Records for the exercise
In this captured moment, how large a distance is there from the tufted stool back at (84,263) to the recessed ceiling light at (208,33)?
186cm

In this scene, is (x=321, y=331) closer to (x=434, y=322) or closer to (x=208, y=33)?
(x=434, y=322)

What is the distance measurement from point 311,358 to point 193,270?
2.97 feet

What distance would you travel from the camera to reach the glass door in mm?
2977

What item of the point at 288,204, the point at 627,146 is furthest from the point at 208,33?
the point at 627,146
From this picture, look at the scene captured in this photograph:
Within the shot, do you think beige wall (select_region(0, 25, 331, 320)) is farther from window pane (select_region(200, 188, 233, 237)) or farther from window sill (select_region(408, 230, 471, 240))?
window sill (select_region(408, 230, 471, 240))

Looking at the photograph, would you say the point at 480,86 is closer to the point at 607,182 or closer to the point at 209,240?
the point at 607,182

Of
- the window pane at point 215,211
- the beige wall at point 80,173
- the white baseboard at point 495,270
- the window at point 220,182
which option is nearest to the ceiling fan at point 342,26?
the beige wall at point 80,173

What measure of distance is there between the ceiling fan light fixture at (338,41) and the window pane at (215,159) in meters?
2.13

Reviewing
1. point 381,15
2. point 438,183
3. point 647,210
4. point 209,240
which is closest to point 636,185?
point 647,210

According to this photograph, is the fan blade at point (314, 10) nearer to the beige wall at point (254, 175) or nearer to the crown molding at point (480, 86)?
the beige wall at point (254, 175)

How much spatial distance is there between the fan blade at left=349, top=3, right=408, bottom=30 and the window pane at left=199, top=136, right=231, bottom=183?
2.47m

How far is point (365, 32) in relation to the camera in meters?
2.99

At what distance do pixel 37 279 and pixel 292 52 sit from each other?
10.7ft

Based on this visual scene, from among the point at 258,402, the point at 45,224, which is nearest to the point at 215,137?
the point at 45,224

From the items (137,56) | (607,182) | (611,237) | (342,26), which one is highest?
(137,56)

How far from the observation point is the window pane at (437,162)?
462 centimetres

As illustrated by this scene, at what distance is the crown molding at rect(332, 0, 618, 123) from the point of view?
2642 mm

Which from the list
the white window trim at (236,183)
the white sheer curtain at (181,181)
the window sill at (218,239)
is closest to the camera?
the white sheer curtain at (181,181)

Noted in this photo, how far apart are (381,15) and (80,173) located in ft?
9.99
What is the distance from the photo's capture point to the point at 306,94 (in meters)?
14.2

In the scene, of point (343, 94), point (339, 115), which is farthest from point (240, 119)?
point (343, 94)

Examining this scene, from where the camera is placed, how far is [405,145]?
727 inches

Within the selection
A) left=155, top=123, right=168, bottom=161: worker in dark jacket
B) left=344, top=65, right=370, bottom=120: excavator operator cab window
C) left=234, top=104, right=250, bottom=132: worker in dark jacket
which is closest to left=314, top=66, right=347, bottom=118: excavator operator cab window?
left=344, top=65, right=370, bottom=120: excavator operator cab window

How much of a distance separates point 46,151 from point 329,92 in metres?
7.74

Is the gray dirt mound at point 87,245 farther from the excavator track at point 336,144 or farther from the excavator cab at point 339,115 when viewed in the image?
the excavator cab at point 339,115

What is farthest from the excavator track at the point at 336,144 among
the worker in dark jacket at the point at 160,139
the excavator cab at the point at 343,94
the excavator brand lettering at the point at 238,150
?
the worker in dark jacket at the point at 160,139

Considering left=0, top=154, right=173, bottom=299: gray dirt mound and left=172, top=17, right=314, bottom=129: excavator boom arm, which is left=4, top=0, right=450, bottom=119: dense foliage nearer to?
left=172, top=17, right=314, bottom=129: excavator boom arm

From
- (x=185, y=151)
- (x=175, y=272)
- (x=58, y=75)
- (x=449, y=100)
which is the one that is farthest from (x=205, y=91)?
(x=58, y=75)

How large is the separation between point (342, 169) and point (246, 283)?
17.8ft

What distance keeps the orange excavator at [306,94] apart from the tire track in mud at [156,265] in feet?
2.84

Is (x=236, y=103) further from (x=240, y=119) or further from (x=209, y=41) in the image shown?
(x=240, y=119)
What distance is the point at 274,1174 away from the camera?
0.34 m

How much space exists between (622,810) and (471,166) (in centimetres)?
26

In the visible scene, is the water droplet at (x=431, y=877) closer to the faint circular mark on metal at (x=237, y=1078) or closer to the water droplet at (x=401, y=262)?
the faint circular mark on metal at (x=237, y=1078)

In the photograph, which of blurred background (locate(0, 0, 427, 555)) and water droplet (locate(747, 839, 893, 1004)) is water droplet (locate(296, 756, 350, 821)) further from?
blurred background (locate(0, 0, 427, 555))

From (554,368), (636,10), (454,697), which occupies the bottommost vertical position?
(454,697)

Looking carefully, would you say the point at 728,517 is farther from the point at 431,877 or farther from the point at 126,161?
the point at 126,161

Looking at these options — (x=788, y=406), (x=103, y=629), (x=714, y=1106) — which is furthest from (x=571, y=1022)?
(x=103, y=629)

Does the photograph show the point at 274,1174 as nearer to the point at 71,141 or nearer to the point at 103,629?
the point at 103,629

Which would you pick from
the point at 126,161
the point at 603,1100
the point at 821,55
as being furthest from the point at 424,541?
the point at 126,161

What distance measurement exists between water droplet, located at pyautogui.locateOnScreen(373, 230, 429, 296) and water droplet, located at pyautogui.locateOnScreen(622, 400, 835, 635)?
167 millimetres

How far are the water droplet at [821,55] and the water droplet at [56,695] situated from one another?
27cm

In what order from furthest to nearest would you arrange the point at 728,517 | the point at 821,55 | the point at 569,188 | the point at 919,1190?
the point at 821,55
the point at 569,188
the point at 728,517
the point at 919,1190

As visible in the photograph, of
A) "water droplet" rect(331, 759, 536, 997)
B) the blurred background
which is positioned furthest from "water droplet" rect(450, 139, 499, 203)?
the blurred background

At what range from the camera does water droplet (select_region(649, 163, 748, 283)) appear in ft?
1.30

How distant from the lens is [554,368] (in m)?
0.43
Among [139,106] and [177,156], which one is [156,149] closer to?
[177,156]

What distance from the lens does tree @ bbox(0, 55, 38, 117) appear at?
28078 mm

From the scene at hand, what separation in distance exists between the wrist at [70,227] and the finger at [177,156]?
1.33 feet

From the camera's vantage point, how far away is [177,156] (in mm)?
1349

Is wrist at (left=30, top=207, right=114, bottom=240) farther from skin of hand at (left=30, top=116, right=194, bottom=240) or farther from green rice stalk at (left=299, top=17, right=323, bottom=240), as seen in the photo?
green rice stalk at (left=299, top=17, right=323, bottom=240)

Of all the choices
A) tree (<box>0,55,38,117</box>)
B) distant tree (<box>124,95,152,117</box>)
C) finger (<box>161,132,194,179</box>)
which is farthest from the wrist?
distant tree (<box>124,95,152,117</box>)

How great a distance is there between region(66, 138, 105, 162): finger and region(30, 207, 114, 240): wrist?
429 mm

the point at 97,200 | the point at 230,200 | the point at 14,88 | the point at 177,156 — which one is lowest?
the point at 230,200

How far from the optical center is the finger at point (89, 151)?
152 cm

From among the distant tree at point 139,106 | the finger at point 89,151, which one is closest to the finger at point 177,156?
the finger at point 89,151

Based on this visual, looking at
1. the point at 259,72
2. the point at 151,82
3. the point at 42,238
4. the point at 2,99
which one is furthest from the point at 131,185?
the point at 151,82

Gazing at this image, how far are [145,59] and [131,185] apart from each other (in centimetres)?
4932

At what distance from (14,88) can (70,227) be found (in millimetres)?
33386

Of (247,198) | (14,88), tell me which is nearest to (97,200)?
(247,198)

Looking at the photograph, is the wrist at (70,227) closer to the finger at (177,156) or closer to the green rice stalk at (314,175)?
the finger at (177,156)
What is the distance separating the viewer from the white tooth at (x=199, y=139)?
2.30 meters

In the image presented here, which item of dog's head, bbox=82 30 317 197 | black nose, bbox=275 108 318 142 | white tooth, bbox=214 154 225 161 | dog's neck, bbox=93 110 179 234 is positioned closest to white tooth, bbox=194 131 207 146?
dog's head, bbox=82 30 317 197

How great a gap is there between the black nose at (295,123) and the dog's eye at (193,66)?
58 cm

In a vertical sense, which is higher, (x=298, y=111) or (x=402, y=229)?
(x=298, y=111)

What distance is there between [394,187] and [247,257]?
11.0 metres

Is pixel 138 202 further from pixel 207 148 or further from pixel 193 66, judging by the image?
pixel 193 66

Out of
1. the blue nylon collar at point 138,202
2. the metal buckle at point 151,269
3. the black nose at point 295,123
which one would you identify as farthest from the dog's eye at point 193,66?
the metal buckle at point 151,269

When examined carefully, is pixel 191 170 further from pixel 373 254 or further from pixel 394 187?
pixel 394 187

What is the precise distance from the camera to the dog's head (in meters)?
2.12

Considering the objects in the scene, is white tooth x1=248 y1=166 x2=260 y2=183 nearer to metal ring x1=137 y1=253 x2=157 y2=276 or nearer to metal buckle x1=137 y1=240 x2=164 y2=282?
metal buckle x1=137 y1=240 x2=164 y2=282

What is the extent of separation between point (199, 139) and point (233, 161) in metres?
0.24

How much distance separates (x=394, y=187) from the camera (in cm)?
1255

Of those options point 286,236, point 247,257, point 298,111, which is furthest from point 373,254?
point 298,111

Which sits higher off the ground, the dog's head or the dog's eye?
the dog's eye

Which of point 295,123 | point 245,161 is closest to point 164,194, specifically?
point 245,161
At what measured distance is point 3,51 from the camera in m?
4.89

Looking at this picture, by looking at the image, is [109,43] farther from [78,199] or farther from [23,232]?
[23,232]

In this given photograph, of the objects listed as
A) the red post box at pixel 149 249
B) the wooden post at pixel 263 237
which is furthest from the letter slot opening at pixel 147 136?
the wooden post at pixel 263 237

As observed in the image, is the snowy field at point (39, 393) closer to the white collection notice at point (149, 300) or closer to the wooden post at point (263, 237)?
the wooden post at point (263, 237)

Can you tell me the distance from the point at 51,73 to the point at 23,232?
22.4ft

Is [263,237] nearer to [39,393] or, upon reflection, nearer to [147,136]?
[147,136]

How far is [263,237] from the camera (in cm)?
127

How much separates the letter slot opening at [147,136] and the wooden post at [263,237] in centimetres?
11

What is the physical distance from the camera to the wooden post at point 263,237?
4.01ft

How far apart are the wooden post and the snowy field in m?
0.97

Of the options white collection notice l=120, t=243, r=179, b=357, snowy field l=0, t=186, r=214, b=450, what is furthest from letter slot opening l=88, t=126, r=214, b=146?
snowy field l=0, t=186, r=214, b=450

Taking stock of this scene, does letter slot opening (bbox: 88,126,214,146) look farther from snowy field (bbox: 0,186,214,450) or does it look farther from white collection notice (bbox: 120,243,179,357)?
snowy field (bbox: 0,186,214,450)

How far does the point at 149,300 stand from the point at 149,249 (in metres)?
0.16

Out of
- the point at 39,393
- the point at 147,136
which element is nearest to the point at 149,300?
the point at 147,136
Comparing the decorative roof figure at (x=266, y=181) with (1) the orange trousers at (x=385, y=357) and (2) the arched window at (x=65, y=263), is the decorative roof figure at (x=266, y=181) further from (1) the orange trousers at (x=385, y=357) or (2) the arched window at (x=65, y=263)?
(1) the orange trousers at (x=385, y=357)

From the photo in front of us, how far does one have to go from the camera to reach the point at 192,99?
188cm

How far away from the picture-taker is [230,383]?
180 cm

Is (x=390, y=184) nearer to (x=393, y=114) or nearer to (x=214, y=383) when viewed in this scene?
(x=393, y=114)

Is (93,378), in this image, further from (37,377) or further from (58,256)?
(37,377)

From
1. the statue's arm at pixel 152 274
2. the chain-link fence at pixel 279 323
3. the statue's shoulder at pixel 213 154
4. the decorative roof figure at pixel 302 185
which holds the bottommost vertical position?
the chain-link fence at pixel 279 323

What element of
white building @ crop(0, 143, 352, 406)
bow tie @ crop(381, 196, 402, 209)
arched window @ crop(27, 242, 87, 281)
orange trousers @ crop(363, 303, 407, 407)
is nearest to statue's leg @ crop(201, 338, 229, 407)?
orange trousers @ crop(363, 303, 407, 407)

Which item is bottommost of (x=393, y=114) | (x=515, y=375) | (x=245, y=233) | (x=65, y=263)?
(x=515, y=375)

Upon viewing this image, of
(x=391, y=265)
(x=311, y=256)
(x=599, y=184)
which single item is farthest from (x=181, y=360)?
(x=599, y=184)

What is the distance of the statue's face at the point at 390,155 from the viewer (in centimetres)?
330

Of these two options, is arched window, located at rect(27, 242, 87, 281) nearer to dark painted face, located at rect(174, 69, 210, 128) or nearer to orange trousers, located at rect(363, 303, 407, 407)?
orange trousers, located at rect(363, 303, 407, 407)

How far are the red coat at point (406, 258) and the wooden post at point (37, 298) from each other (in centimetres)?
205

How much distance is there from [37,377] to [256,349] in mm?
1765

Given request
Give back, unchanged, every line from the one with "Which item is" to the end of the entries above.

Final answer
Which item is bottommost of (x=393, y=114) | (x=515, y=375) | (x=245, y=233) | (x=65, y=263)?
(x=515, y=375)

Upon viewing this image, of
(x=391, y=265)
(x=311, y=256)
(x=599, y=184)
which single item is farthest from (x=181, y=360)?
(x=599, y=184)

What is the distance of the statue's face at the point at 390,155 from the viewer (in centimetres)?
330

Of these two options, is arched window, located at rect(27, 242, 87, 281) nearer to dark painted face, located at rect(174, 69, 210, 128) or nearer to orange trousers, located at rect(363, 303, 407, 407)?
orange trousers, located at rect(363, 303, 407, 407)

How far are the red coat at point (406, 258) and the wooden post at point (37, 298) from each other (in centimetres)?
205

How much distance is there from [37,377] to [256,349] in mm?
1765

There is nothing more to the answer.